-- Start --

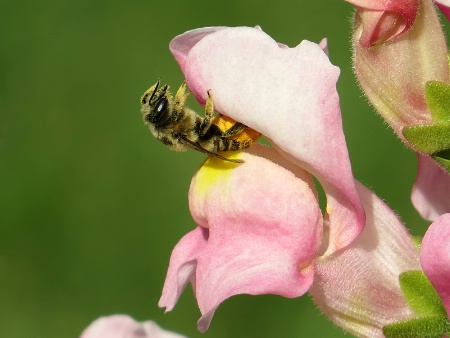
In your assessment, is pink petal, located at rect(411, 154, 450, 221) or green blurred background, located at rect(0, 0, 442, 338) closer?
pink petal, located at rect(411, 154, 450, 221)

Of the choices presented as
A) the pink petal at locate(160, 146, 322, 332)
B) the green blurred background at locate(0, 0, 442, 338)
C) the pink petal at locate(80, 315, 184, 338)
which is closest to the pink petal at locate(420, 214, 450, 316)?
the pink petal at locate(160, 146, 322, 332)

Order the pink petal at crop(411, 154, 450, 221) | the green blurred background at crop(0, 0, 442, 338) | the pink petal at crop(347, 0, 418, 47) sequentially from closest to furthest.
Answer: the pink petal at crop(347, 0, 418, 47)
the pink petal at crop(411, 154, 450, 221)
the green blurred background at crop(0, 0, 442, 338)

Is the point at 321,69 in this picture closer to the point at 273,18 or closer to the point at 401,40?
the point at 401,40

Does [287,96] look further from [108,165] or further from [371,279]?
[108,165]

-- End --

◆ **Task statement**:
Reproduce each of the entries precisely as it appears, character for character, omitting the pictures.

◆ **Solution to this problem**:
In your assessment, is pink petal, located at rect(411, 154, 450, 221) or green blurred background, located at rect(0, 0, 442, 338) closer?
pink petal, located at rect(411, 154, 450, 221)

Of the choices presented as
A) the pink petal at locate(160, 146, 322, 332)
B) the green blurred background at locate(0, 0, 442, 338)
C) the pink petal at locate(80, 315, 184, 338)
which is closest to the pink petal at locate(420, 214, 450, 316)?
the pink petal at locate(160, 146, 322, 332)

Order the pink petal at crop(411, 154, 450, 221) | the green blurred background at crop(0, 0, 442, 338) | the pink petal at crop(347, 0, 418, 47) sequentially from closest to furthest.
Answer: the pink petal at crop(347, 0, 418, 47)
the pink petal at crop(411, 154, 450, 221)
the green blurred background at crop(0, 0, 442, 338)

Is the point at 321,69 in this picture closer to the point at 273,18 or closer to the point at 401,40?
the point at 401,40

Does [287,96] look further from [108,165] or further from [371,279]?
[108,165]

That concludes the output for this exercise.